September 22, 2006 -- ANOTHER PROBLEM WITH IMMIGRATION
I've written many times about the high cost of low-skilled immigrants, but I haven't touched on this aspect of the issue (from Greg Mankiw):
Immigration and African-American Employment Opportunities: The Response of Wages, Employment, and Incarceration to Labor Supply Shocks by George J. Borjas, Jeffrey Grogger, Gordon H. Hanson
The employment rate of black men, and particularly of low-skill black men, fell precipitously from 1960 to 2000. At the same time, the incarceration rate of black men rose markedly. This paper examines the relation between immigration and these trends in black employment and incarceration. Using data drawn from the 1960-2000 U.S. Censuses, we find a strong correlation between immigration, black wages, black employment rates, and black incarceration rates. As immigrants disproportionately increased the supply of workers in a particular skill group, the wage of black workers in that group fell, the employment rate declined, and the incarceration rate rose. Our analysis suggests that a 10-percent immigrant-induced increase in the supply of a particular skill group reduced the black wage by 3.6 percent, lowered the employment rate of black men by 2.4 percentage points, and increased the incarceration rate of blacks by almost a full percentage point.
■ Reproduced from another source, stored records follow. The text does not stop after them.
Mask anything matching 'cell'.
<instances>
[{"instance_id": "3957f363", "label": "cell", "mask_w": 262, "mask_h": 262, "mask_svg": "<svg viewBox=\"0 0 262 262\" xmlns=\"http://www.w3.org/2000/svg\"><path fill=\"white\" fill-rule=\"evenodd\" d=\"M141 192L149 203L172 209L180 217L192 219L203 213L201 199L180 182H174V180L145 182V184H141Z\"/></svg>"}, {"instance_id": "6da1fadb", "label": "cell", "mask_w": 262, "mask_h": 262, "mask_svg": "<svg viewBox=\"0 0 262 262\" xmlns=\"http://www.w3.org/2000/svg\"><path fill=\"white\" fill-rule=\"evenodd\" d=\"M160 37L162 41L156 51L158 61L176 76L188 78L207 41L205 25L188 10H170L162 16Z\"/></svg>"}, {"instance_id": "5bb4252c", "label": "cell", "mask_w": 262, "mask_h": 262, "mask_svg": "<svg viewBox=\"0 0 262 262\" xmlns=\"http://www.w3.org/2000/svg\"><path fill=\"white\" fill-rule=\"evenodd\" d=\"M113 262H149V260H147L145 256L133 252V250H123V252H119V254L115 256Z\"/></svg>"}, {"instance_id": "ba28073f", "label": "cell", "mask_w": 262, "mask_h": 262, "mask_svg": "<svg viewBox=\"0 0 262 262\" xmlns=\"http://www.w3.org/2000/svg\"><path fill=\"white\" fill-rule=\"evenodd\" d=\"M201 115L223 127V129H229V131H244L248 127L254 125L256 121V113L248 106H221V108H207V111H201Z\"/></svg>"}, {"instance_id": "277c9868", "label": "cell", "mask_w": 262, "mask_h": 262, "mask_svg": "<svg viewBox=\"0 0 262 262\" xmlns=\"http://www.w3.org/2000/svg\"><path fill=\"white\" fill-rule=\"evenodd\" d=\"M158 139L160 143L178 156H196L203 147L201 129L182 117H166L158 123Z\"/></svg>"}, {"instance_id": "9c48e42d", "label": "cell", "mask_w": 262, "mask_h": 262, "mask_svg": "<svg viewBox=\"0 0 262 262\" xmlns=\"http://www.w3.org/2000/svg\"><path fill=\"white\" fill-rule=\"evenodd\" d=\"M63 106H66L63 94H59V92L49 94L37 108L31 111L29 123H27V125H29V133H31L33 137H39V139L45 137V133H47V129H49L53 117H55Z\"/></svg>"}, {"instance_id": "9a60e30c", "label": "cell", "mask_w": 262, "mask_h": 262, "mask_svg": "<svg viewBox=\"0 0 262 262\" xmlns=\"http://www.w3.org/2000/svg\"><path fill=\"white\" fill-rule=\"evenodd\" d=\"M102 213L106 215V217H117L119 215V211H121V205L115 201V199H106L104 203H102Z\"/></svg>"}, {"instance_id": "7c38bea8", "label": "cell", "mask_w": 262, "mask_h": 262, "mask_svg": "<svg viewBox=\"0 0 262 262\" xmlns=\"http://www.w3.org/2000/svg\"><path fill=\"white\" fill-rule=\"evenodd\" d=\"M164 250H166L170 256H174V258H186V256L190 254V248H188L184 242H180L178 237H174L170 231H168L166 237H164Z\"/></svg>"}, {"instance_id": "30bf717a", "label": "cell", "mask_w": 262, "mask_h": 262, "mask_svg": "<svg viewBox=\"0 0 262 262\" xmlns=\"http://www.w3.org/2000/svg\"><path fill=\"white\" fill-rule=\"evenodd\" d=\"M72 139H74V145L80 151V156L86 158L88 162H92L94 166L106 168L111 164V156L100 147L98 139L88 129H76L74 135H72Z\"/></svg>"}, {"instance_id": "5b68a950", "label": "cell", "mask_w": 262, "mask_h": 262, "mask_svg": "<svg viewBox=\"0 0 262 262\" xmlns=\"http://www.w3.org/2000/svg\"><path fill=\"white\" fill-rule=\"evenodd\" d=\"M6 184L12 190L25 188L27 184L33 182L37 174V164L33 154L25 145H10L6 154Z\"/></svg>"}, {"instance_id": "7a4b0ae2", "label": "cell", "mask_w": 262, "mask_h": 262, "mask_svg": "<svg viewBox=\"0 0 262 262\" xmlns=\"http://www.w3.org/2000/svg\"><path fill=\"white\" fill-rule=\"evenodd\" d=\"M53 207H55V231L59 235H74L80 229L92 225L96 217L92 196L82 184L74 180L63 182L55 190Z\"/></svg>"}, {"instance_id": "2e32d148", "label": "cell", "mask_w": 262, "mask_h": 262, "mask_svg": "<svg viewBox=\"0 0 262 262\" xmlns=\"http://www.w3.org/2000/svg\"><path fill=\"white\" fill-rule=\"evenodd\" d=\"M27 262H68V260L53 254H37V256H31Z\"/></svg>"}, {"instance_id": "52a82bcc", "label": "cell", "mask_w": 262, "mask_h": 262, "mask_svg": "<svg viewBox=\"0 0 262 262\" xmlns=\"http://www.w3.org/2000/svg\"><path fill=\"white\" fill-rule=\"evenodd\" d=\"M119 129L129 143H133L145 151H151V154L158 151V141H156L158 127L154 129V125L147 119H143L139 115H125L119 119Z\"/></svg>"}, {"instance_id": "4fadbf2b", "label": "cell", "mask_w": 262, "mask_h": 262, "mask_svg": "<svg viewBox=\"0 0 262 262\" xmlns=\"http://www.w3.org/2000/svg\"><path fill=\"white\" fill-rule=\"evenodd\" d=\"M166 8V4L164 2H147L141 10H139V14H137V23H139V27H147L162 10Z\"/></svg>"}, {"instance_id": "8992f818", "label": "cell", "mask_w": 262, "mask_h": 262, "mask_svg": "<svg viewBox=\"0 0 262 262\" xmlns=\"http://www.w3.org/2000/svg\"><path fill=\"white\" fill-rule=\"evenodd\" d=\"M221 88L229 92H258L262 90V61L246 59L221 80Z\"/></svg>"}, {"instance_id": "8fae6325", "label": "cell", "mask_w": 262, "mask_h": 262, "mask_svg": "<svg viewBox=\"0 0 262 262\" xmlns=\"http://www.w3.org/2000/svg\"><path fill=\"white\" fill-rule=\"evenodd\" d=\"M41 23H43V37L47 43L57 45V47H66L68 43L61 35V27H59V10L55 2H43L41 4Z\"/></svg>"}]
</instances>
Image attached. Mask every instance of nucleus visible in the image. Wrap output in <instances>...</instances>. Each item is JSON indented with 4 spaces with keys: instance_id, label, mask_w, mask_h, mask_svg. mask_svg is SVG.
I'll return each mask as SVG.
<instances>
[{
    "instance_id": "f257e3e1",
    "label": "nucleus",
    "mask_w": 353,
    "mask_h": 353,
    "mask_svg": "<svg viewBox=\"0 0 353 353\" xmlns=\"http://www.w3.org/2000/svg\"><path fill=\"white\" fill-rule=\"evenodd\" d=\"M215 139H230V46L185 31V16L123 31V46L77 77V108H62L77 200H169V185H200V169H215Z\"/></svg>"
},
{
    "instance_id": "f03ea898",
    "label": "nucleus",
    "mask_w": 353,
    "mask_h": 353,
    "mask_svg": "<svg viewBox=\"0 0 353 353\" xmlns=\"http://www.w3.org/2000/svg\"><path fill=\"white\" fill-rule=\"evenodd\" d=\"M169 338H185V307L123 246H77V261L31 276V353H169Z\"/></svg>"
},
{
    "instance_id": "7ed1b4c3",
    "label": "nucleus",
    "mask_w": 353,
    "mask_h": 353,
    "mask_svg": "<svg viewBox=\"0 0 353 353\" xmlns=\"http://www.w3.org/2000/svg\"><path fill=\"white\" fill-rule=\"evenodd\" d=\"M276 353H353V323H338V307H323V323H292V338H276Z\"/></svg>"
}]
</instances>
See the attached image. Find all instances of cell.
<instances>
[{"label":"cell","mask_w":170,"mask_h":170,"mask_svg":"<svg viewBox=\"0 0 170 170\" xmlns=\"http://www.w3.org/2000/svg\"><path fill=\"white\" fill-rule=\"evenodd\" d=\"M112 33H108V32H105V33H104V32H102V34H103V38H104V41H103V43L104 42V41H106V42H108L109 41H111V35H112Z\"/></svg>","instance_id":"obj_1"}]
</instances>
A reasonable inference is that the influx of low-skilled immigrants from Central America has pushed black Americans out of jobs and caused more of them to turn to crime. The higher incarceration rate of black males imposes a direct cost on society -- the cost of incarceration -- and indirect (but very real) costs: the breakup of more black families and the greater alienation of black males from the norms of civility.

Addendum: See this, by Roger Scruton at The New Criterion. Scruton, writing from a British perspective, observes that as a result of
[t]he liberal view of rights, as universal possessions which make no reference to history, community, or obedience, . . . [i]ndigenous people can claim no precedence, not even in this matter in which they have sacrificed a lifetime of income for the sake of their own future security. Immigrants are given welfare benefits as of right, and on the basis of their need, whether or not they have paid or ever will pay taxes. And since their need is invariably great—why else have they come here?—they take precedence over existing residents in the grant of housing and income support. . . .
It is not “racist” to draw attention to this kind of fact. Nor is it racist to argue that indigenous people must take precedence over newcomers, who have to earn their right of residence and cannot be allowed to appropriate the savings of their hosts.